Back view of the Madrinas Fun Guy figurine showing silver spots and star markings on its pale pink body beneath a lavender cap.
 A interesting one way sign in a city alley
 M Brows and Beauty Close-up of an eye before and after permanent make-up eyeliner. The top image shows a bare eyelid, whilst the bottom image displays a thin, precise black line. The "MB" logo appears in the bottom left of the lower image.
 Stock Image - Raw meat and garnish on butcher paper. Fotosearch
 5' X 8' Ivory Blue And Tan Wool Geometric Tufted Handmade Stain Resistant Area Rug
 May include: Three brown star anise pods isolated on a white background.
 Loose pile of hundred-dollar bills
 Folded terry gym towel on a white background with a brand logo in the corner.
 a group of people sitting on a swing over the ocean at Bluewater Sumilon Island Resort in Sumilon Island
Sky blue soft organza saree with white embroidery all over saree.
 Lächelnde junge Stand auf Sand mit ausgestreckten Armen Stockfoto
+ + + +
**Exercise prompt:**
Copy out every one of the entries above word for word, keeping each on its own line in the same order.

**Answer space:**
Back view of the Madrinas Fun Guy figurine showing silver spots and star markings on its pale pink body beneath a lavender cap.
 A interesting one way sign in a city alley
 M Brows and Beauty Close-up of an eye before and after permanent make-up eyeliner. The top image shows a bare eyelid, whilst the bottom image displays a thin, precise black line. The "MB" logo appears in the bottom left of the lower image.
 Stock Image - Raw meat and garnish on butcher paper. Fotosearch
 5' X 8' Ivory Blue And Tan Wool Geometric Tufted Handmade Stain Resistant Area Rug
 May include: Three brown star anise pods isolated on a white background.
 Loose pile of hundred-dollar bills
 Folded terry gym towel on a white background with a brand logo in the corner.
 a group of people sitting on a swing over the ocean at Bluewater Sumilon Island Resort in Sumilon Island
Sky blue soft organza saree with white embroidery all over saree.
 Lächelnde junge Stand auf Sand mit ausgestreckten Armen Stockfoto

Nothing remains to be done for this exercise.